Tasks to perform =
(1) Answer these questions from the Pony excerpt:
(a) In Pony, as opposed to Erlang, which message do actors take out of the queue?
(b) What two fields does the example actor have?
(c) What does the bank keep in the bank example?
(2) Count the lines of the rows that contain the string "based". Case counts. Give only the number.

BEGIN Document

Pony, as any serious programming language, has several interesting features. What I want to discuss is actors, causality, some aspects of the type system, and how the type system has been used for garbage collection.

The Actor Paradigm in Pony

Who knows about actors? Asynchronous messages are called behaviors, or rather, the response to the asynchronous messages. In Pony, as opposed to Erlang, the actors take the first message out of the queue. We have also got synchronous messages. Pony is an extension of the object oriented paradigm. Here is an example of an actor in Pony. It has got two fields: name and environment. This is the constructor. It has got the behavior when it gets poked, then it asks the environment to print its name. Here is the main program that creates three actors and then pokes them. Execution could look as follows. The main program creates the three actors. Then, let's look at what happens when we poke. When the actor is poked, then it asks the environment to print its name. The main program sends the message as poke. Those behaviors send print messages to the environment. It is possible for the print message from A to arrive last, even though it was sent first. It is also possible for the print message to arrive first even though here it arrives last. It is possible for poke to arrive here, but for the behavior not to be scheduled until later. It's all concurrent programming. Finally, it is possible to have times where the actor is idle and doesn't execute any behavior.

Uncertainty

The next point is causality. The reason for this is that, now, we have seen there is some element of uncertainty in the program. For instance, here we have got four actors. I indicate the actor through this rounded square. That is the name of the actor and that is the thread of the actor. These are the times when it is executing a behavior when it's active. What do the other actors do while I am executing my own behavior? Do they go and they modify the world and then I will be affected by that? When will the messages arrive and when will they be taken off the queues? This uncertainty is alleviated through types and through causal message delivery. What do types do? What they do is they give you the following guarantee. They say when a message is taken off the queue, any changes to the world will be invisible to you. The other actors may execute and modify the world, but it's not the part of the world that you can see. This guarantee holds, actually, upon message sent. As soon as the message is sent, anything that is in the world that is visible from that message is essentially unmodified until the receiving actor can start and work with it. The other reason that these uncertainties are alleviated is because we have causal message delivery. This goes beyond the guarantees that are given, for instance, in Erlang, or in Akka. There are different definitions of what causality means.

Message Delivery Example

Let's assume we have got a scenario where there is a customer who decides to go and buy stuff. Before they buy stuff, they need to make sure that they have got enough money in the bank. What do they do? There is a behavior run. They go and determine, what is the price of what they want to buy? They send a message to the bank saying, credit me with the price so that I'm sure I have got enough money. They send a message to the store that says, buy from me something with a particular price. Store and bank are fields in the customer. The store then knows about the bank, that is his own field. When the store receives the message buy, it asks the bank to debit the customer with a particular price. What does the bank do? It has got a table, a map from customers to their balances. When it gets created, it initializes the table. When it receives the credit message then it increments the balance for the particular customer. When he receives debit, it checks whether there is enough money. If there is not enough money, then it goes and complains at The Bank of England. Makes a big fuss, otherwise makes the payment. We are hoping that this big fuss will never happen. Why will it not happen? From a simplistic point of view, when the customer runs, it wants to be sure that credit will arrive at the bank before debit. We said that the guarantees that are made about the queues are weak. The fact that somebody sent something before somebody else is not necessarily a guarantee. Could it be that the debit overtakes credit, and then indeed The Bank of England is going to make a fuss?

END Document
BEGIN Given data

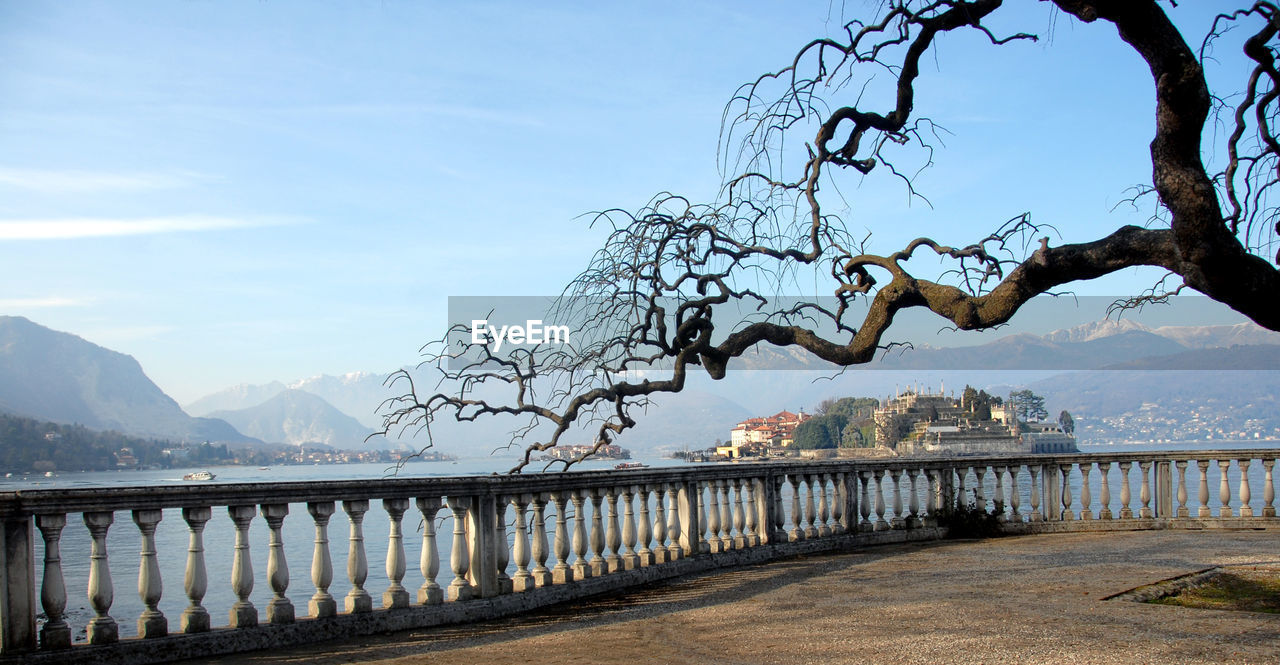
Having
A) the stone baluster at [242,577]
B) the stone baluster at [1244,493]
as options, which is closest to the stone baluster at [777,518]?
the stone baluster at [242,577]

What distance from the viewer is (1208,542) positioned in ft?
39.3

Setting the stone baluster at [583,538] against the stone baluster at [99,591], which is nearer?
the stone baluster at [99,591]

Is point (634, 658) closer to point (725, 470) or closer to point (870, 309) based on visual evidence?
point (870, 309)

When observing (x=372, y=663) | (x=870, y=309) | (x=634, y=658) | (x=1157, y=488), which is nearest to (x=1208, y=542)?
(x=1157, y=488)

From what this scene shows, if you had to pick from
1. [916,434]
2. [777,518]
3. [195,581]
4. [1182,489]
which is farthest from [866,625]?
[916,434]

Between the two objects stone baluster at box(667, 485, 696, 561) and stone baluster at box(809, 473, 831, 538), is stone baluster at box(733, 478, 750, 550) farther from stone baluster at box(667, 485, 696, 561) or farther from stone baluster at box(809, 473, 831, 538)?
stone baluster at box(809, 473, 831, 538)

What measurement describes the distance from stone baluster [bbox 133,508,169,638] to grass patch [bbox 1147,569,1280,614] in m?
7.18

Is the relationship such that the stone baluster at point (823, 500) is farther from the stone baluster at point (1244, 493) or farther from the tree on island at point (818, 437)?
the tree on island at point (818, 437)

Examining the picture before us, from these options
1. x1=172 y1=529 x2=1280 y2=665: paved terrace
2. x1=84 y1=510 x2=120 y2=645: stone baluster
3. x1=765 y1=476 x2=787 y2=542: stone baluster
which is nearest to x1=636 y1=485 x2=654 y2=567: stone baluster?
x1=172 y1=529 x2=1280 y2=665: paved terrace

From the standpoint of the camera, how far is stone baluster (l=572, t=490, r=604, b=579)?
888cm

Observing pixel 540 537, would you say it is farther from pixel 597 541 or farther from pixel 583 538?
pixel 597 541

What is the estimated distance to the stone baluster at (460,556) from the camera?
7773mm

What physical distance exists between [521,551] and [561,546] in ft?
1.67

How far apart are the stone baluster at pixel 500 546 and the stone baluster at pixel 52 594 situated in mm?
3099
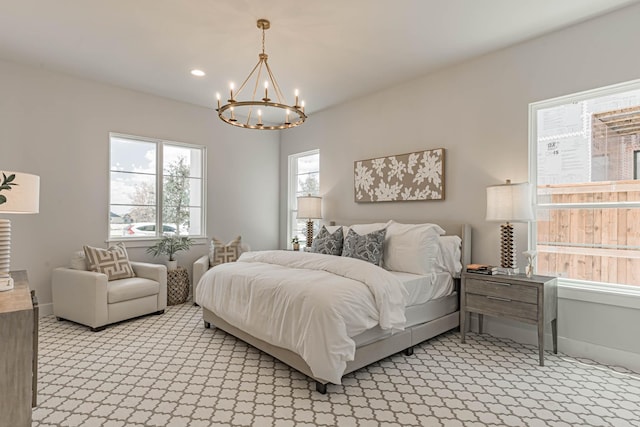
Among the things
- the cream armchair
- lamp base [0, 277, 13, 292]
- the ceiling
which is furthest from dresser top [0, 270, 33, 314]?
the ceiling

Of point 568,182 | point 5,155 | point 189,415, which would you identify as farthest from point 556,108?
point 5,155

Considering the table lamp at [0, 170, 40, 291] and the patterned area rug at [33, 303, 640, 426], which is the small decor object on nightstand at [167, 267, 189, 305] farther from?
the table lamp at [0, 170, 40, 291]

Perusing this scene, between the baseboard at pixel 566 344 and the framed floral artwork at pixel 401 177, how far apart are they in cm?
143

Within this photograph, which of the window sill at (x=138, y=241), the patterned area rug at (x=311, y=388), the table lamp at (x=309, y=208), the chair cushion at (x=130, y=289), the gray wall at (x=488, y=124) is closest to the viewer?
the patterned area rug at (x=311, y=388)

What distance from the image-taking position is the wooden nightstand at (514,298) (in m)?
2.81

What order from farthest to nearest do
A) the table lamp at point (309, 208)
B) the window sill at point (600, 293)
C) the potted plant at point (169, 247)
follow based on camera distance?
the table lamp at point (309, 208) < the potted plant at point (169, 247) < the window sill at point (600, 293)

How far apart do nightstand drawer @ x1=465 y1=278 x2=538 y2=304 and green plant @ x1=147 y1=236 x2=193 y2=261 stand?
12.1ft

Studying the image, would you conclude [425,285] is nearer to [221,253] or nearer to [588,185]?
[588,185]

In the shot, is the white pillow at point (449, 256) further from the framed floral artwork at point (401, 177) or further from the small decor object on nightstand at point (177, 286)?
the small decor object on nightstand at point (177, 286)

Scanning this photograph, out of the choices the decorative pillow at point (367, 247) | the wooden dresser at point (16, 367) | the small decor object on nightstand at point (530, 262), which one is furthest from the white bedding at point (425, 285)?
the wooden dresser at point (16, 367)

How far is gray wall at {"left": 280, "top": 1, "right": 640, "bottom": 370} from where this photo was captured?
288 cm

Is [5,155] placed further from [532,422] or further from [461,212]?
[532,422]

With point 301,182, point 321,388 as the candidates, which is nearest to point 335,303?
point 321,388

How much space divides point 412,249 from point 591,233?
1526 mm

END Given data

Solutions for each task =
(1)
(a) The first message in the queue.
(b) Name and environment.
(c) A table that maps customers to their balances.

(2) 2